• _RAW RECORDS_
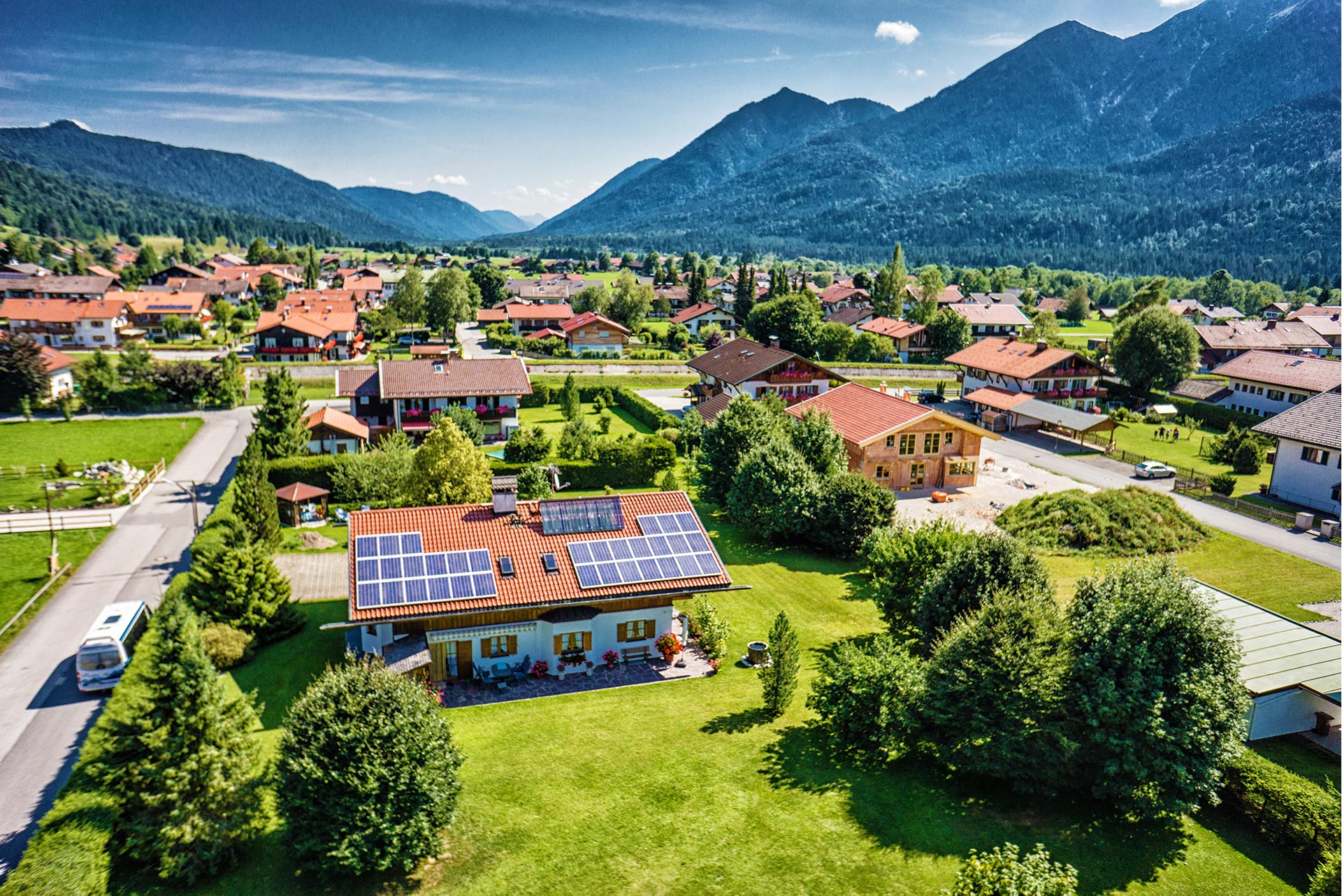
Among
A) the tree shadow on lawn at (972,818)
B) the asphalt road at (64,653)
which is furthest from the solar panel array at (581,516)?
the asphalt road at (64,653)

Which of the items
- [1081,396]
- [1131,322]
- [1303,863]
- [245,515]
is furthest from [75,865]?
[1131,322]

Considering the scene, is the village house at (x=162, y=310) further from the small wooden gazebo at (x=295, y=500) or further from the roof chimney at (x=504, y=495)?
the roof chimney at (x=504, y=495)

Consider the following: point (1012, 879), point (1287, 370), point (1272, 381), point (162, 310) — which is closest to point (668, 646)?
point (1012, 879)

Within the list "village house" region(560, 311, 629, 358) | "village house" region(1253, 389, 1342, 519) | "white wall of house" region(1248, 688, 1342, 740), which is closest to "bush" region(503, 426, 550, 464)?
"white wall of house" region(1248, 688, 1342, 740)

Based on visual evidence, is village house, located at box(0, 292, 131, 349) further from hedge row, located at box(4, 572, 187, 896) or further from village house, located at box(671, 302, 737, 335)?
hedge row, located at box(4, 572, 187, 896)

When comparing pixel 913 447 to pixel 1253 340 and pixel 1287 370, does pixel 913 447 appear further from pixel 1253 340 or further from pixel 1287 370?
pixel 1253 340

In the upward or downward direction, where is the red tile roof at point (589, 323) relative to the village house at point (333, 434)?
upward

• _INSTRUCTIONS FOR THE TASK_
Output an exact copy of the material, with the pictures removed.

• _ANSWER BELOW_
Among
A) the tree shadow on lawn at (972,818)
B) the asphalt road at (64,653)
which is furthest from the solar panel array at (581,516)?
the asphalt road at (64,653)

Which of the items
- [1081,396]
- [1131,322]
- [1303,863]
- [245,515]
is furthest from [75,865]?
[1131,322]

Considering the scene, is the village house at (x=162, y=310) further from the small wooden gazebo at (x=295, y=500) or further from the roof chimney at (x=504, y=495)?
the roof chimney at (x=504, y=495)

Consider the following: point (1012, 879), point (1287, 370), point (1272, 381), point (162, 310) — which is closest to point (668, 646)?
point (1012, 879)

Within the list "village house" region(560, 311, 629, 358) | "village house" region(1253, 389, 1342, 519) | "white wall of house" region(1248, 688, 1342, 740), which is closest to "bush" region(503, 426, 550, 464)?
"white wall of house" region(1248, 688, 1342, 740)

Based on visual evidence, is village house, located at box(0, 292, 131, 349) further from hedge row, located at box(4, 572, 187, 896) or further from village house, located at box(671, 302, 737, 335)?
hedge row, located at box(4, 572, 187, 896)

When comparing pixel 913 447 to pixel 1253 340 and pixel 1287 370, does pixel 913 447 appear further from pixel 1253 340 or further from pixel 1287 370?
pixel 1253 340

In the upward or downward direction, where is the red tile roof at point (589, 323) relative to the village house at point (333, 434)?
upward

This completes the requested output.